Posted On: Sep 12, 2023
We are introducing the general availability of Amazon SageMaker Asynchronous Inference in Amazon Web Services China (Beijing)Region, operated by Sinnet, and Amazon Web Services China (Ningxia) Region, operated by NWCD. Asynchronous inference is a new inference option in Amazon SageMaker that queues incoming requests and processes them asynchronously. This option is ideal for inferences with large payload sizes (up to 1GB) and/or long processing times (up to 15 minutes) that need to be processed as requests arrive. Asynchronous inference enables you to save on costs by autoscaling the instance count to zero when there are no requests to process, so you only pay when your endpoint is processing requests.
Creating an asynchronous inference endpoint is similar to creating a real-time endpoint.
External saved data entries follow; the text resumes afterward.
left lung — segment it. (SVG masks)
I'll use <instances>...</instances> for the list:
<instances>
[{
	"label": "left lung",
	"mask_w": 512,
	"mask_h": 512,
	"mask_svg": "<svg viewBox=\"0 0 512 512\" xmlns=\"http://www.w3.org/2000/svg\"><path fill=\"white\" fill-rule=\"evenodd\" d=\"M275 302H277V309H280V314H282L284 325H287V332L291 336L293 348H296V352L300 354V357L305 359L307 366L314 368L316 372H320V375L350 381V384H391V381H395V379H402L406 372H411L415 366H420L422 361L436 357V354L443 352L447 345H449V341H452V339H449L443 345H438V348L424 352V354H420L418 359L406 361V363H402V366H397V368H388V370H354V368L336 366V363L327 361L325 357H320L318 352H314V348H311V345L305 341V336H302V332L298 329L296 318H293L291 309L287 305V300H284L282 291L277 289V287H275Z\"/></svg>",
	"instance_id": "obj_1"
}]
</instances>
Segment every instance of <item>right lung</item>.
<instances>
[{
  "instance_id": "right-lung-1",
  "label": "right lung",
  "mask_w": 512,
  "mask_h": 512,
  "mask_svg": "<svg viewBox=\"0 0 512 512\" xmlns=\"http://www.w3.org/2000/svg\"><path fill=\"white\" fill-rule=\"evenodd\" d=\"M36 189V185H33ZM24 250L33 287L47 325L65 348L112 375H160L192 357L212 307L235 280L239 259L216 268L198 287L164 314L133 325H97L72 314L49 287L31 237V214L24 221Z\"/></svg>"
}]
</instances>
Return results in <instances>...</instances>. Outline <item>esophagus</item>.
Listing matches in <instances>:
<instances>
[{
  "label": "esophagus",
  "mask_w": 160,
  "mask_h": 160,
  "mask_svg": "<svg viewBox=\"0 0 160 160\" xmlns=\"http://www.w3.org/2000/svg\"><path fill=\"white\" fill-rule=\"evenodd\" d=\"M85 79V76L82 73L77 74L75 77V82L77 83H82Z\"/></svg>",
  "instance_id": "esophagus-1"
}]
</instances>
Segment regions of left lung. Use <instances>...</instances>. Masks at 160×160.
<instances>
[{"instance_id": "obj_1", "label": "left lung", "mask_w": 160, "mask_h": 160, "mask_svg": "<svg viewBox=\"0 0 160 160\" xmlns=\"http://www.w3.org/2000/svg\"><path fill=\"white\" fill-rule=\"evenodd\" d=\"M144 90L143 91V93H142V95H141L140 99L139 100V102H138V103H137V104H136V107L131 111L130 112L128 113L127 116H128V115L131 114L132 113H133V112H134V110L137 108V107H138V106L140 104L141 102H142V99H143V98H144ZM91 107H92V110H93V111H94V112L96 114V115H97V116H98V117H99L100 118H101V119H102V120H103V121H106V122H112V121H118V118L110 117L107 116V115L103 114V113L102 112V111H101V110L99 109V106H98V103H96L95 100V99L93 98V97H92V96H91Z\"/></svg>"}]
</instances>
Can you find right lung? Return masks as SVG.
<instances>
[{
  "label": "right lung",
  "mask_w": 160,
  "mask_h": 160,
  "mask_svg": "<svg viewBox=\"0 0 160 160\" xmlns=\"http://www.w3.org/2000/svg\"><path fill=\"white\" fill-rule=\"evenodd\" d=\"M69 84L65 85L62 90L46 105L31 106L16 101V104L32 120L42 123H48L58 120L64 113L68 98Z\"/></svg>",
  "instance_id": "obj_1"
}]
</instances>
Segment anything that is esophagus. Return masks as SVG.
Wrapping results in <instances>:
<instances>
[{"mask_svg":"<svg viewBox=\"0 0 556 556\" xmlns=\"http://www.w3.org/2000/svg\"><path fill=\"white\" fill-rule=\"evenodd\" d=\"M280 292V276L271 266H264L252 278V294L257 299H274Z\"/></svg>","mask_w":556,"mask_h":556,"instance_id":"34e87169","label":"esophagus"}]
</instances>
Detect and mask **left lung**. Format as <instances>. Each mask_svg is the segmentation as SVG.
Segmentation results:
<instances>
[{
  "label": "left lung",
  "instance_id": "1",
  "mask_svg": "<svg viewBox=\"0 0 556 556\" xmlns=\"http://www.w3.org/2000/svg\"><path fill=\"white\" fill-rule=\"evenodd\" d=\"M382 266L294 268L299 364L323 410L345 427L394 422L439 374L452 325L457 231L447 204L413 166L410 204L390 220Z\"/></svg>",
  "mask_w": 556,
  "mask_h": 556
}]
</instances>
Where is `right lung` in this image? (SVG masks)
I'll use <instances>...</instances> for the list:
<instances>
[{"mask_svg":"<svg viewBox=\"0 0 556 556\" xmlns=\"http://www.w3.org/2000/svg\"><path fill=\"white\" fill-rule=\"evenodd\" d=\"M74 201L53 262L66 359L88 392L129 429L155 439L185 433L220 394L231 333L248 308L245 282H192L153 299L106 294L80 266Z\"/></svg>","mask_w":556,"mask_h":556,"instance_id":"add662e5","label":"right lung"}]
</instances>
You can use your existing Amazon SageMaker Models and only need to specify additional asynchronous inference specific configuration parameters while creating your endpoint configuration. To invoke the endpoint, you need to place the request payload in Amazon S3 and provide a pointer to the payload as a part of the invocation request. Upon invocation, Amazon SageMaker enqueues the request for processing and returns an output location as a response. Upon processing, Amazon SageMaker places the inference response in the previously returned Amazon S3 location. You can optionally choose to receive success or error notifications via Simple Notification Service (SNS).